My Obituary

Note: I’m not really dead. But 365 days ago I was convinced I was going to die when I found out I had cancer. I wrote this soon after and unfortunately my dog Merlee and my cat Oscar have both passed away. I still miss my long hair but am so grateful for these last 52 weeks of life. I’ll write more soon xoxxo

Nicole Rei Burm, from Custer, was born on a warm July 2nd day 1982, lived a beautiful life.

She was the daughter of Patricia (Pat Epright) Burm, Custer and Jack and Linda (Iczkowski) Burm, Amherst Junction. She was the sister to Jocelyn Barnwell, outside Bozeman Montana and the aunt to Jadyn and Jazzelyn. Nicole was a dog mom to Merlee, Kooper and Madison. Cat mom to George and Oscar. And chicken wrangler to many happy hens and a few roosters on her farm Pleasure Pastures. She was also the girlfriend to Mike Proulx.

Nicole attended local schools in Stevens Point and graduated from SPASH in 2000. She moved to Minneapolis and attended The University of Minnesota for three semesters before transferring to The University of Wisconsin at Madison where she was proud to be Wisconsin Badger. Nicole graduated with a degree in Zoology and Environmental Studies in December 2004. She later received an additional Biology degree from UWSP in May 2007.

## Work instruction
Please state what degree the obituary says Nicole earned from the University of Wisconsin at Madison. The listing is separate material, unrelated to the obituary.

(Dataset excerpts)

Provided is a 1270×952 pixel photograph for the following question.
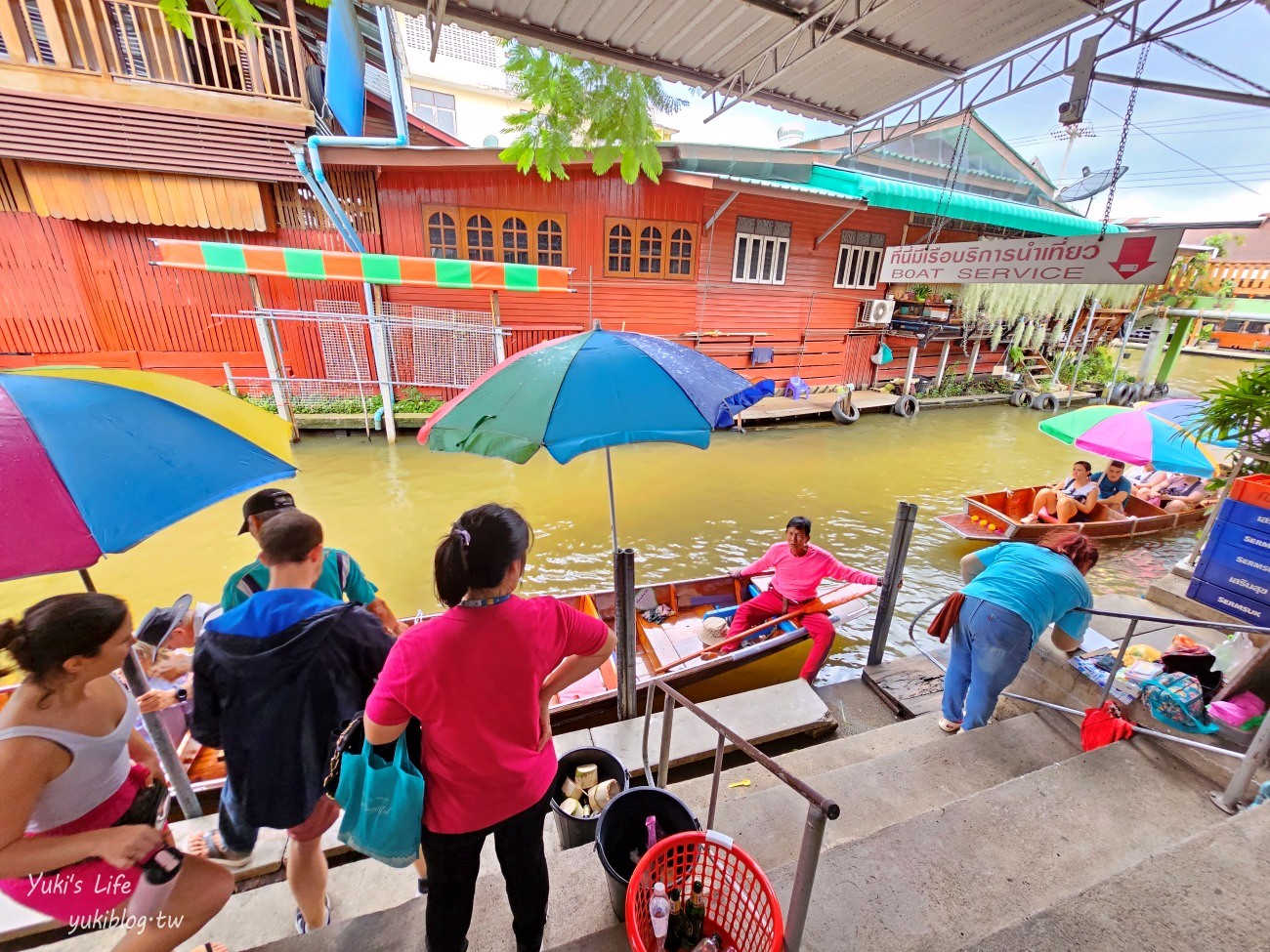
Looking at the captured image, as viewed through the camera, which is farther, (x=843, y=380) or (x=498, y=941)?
(x=843, y=380)

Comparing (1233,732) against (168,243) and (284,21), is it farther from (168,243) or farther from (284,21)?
(284,21)

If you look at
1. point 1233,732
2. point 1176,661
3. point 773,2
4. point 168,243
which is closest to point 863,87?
point 773,2

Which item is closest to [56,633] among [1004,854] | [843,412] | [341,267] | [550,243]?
[1004,854]

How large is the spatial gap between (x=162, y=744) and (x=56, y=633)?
162 centimetres

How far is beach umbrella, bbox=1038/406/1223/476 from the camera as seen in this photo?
5676 millimetres

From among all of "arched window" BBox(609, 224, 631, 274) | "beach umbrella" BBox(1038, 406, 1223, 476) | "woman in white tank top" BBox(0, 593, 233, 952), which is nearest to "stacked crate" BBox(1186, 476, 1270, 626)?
"beach umbrella" BBox(1038, 406, 1223, 476)

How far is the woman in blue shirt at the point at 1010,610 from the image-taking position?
3109 millimetres

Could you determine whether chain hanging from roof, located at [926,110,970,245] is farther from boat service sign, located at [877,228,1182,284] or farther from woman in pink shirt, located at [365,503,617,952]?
woman in pink shirt, located at [365,503,617,952]

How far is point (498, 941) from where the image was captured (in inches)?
80.4

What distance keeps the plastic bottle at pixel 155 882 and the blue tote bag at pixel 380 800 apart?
0.63 metres

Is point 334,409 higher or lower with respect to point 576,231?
lower

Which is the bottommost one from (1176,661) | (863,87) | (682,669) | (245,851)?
(682,669)

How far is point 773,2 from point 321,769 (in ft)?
20.4

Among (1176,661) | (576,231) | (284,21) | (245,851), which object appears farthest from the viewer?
(576,231)
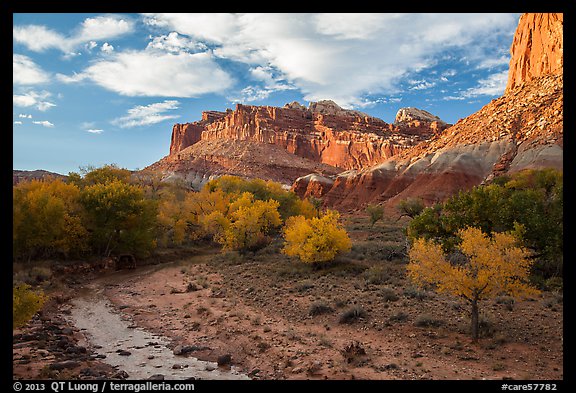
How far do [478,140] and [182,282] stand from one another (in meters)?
55.7

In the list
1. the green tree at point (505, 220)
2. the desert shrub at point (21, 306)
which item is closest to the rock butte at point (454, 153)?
the green tree at point (505, 220)

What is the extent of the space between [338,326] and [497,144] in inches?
2145

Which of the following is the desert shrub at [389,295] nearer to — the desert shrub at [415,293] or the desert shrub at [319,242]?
the desert shrub at [415,293]

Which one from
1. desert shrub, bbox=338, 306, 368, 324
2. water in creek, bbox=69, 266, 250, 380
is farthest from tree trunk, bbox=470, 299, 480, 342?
water in creek, bbox=69, 266, 250, 380

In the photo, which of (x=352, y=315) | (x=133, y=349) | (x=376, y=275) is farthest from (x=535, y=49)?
(x=133, y=349)

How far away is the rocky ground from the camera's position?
11.0m

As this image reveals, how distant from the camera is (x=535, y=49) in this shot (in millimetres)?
63438

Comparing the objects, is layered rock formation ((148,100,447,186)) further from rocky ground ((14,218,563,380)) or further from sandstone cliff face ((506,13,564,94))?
rocky ground ((14,218,563,380))

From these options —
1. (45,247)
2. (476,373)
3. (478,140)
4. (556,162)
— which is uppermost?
(478,140)

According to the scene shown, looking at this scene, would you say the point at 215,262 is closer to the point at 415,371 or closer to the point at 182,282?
the point at 182,282

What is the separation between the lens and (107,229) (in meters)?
30.5

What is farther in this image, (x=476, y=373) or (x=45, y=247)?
(x=45, y=247)

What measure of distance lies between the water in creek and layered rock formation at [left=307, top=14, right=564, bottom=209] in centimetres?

## Output for this exercise
A degree in Zoology and Environmental Studies, in December 2004.